Beatnik gives users unprecedented control over the playback itself. Users can not only control volume, they can change the tempo, pitch and even the instruments used to play musical sequences. A Java applet that watches the number and speed of user clicks could use that information to create a customized soundtrack. A user who hopped around a site quickly, would hear an uptempo version of the site’s theme music while a more leisurely surfer would get a soundtrack to reflect that.
Sseyo is promoting the use of what they call “generative music” with its Koan plug-in for Windows. The Koan plug-in reads a very small file, sometimes as small as 1K, that acts as a “seed” that creates an ever-evolving piece of music. The “seed” file specifies things like feel, tempo, key, basic melodies and instruments used. The plug-in takes it from there and “improvises” a new composition each time. This eliminates the use of repetitious “loops” that can quickly become annoying. Because of the small files used, this technology offers an incredibly fast download time.

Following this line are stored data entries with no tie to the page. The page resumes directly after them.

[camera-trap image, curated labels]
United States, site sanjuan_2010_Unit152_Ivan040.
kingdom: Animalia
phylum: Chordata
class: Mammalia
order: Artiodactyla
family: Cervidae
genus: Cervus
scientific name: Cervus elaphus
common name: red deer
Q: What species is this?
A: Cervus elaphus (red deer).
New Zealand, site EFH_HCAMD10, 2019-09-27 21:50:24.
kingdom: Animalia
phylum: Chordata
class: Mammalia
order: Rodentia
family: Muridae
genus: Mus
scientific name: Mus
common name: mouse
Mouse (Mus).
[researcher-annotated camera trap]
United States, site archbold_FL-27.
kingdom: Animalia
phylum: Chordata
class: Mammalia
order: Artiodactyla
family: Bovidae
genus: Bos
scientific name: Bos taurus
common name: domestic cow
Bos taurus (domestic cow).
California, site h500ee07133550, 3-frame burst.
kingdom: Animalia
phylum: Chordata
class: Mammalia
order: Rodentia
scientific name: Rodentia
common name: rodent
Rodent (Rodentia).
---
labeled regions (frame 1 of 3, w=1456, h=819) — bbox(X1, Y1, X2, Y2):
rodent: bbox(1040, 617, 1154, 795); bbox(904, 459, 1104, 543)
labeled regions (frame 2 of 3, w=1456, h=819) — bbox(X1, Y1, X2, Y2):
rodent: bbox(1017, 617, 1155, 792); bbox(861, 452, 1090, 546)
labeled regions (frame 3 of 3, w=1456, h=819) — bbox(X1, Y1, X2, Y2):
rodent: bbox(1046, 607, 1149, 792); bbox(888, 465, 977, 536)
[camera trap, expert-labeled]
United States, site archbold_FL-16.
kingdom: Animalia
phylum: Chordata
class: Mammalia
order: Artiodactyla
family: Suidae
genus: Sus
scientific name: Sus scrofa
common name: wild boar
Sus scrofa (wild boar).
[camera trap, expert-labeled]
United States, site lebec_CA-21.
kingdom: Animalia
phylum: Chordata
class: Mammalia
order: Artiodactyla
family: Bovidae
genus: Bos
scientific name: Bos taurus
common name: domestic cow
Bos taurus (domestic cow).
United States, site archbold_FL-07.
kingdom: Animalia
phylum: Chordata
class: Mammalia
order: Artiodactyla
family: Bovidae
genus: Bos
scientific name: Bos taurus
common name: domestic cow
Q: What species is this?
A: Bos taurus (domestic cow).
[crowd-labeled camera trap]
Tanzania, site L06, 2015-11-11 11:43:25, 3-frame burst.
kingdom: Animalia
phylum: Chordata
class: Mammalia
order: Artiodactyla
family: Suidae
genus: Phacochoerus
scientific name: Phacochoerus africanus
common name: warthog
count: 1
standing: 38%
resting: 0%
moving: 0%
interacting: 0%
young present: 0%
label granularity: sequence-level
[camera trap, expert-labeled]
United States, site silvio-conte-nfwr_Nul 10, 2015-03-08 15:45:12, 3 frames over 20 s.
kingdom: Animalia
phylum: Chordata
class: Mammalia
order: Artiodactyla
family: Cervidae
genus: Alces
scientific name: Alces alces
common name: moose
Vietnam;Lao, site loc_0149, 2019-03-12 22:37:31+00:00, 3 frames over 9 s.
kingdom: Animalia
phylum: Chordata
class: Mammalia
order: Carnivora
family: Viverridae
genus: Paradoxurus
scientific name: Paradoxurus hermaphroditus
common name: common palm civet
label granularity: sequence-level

Microsoft has an ActiveX control for Win32 and IE called Interactive Music Control that has similarities to both Beatnik and Koan. As with Beatnik, sound events contained in a single file can be scripted and dowloadable sounds are supported. As with Koan, ever-changing compositions are generated on the fly based on very simple initial parameter settings. Interactive Music Control can also combine elements of both plug-ins, so that a user’s interaction shapes the qualities of the music.
Sound is still a rarity on the Internet, often used for its novelty value. As technology progresses and ideas catch up with PCs’ new abilities, the power of one of our most important senses is likely to play a growing role. The role that sound already plays in computer games may be an indicator of the future — imagine Quake silent. The challenge to software developers today is to bring that quality of sound design to productivity and communications software.